Planungen für Supermarkt in Grabenstätt gehen weiter voran

Grabenstätt – In den Bürgerversammlungen in Grabenstätt und Erlstätt informierte Bürgermeister Gerhard Wirnshofer über die Aufstellung des Bebauungsplans »Sondergebiet großflächiger Einzelhandel« an der Chieminger Straße in Grabenstätt.


Dort waren bis Anfang des Jahres die alten Strickerei-Gebäude gestanden, in denen auch das Theater untergebracht war.

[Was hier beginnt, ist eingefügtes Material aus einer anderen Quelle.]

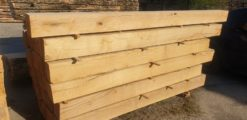 Structural Green Oak Beams 150mm x 150mm - 6 inches x 6 inches & Equestrian Estate Oak Fencing. Our fresh cut green oak beams are ideal for structural use both internal and external projects. These green oak beams are unseasoned and will be of a higher moisture content which makes these beams easier to cut into custom profiles, shapes required to suit. Hampshire, Sussex, Wiltshire, Somerset, Berkshire, Kent, Cotswolds, Gloucestershire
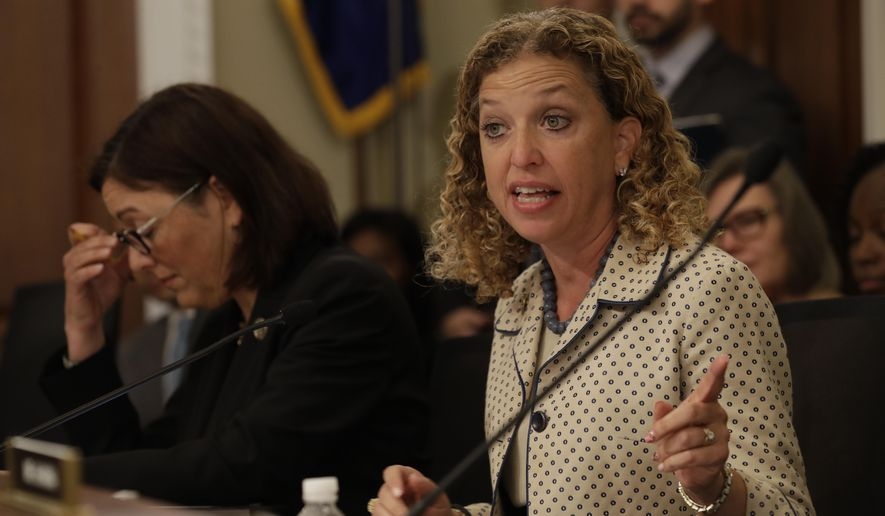 In this May 24, 2017, file photo, House Budget Committee member Rep. Debbie Wasserman Schultz, D-Fla., questions Budget Director Mick Mulvaney on Capitol Hill in Washington during the committee's hearing on President Donald Trump's fiscal 2018 federal budget. Fellow committee member Rep. Susan DelBene, D-Wash. is at left. Wasserman Schultz fired IT staffer Irman Awan on July 25, 2017, following his arrest on a federal bank fraud charge. (AP Photo/Jacquelyn Martin, File)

Mit dem Verfahren will die Gemeinde einen Supermarkt, Ferienwohnungen, Gastronomie und Büroräume möglich machen. »Derzeit wird der Verfahrensschritt der Öffentlichkeits- und Behördenbeteiligung vorbereitet«, berichtete der Rathauschef. Er kündigte an, dass der Investor zu gegebener Zeit eine öffentliche Informationsveranstaltung anbiete.

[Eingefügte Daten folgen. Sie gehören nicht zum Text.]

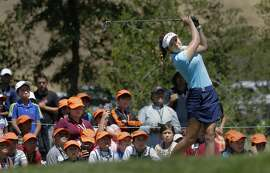 World number one amateur Hannah O'Sullivan tess off on the 8th hole under the watchful eyes of children in the First Tee Junior Golf program during her practice round in preparation for the 2016 US Women's Open Championship at CordeValle in San Martin, California, on Wed. July 6, 2016.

Erwähnung fand auch der schon in Kraft gesetzte Bebauungsplan »Tüttenseestraße«. Am südöstlichen Ortsrand von Grabenstätt plant die Gemeinde auf einer gut 1,5 Hektar großen Fläche zwischen Tüttensee- und Höringer Straße ein Baugebiet. »Im gemeindlichen Baubereich sind vier Doppel- und fünf Einfamilienhäuser vorgesehen«, so Wirnshofer. Im Rahmen des gemeindlichen Ansiedlungsmodells wolle die Gemeinde jungen Familien die Chance geben, sich den Traum vom Eigenheim zu verwirklichen. Das Vergabeverfahren könne aber erst nach der Fertigstellung der Erschließung eingeleitet werden. »Wir rechnen im Sommer oder Herbst 2023 damit«, so der Bürgermeister. Daneben werde auf einer Teilfläche ein Investor sechs Mehrfamilienhäuser mit 42 Wohnungen für den freien Markt bauen.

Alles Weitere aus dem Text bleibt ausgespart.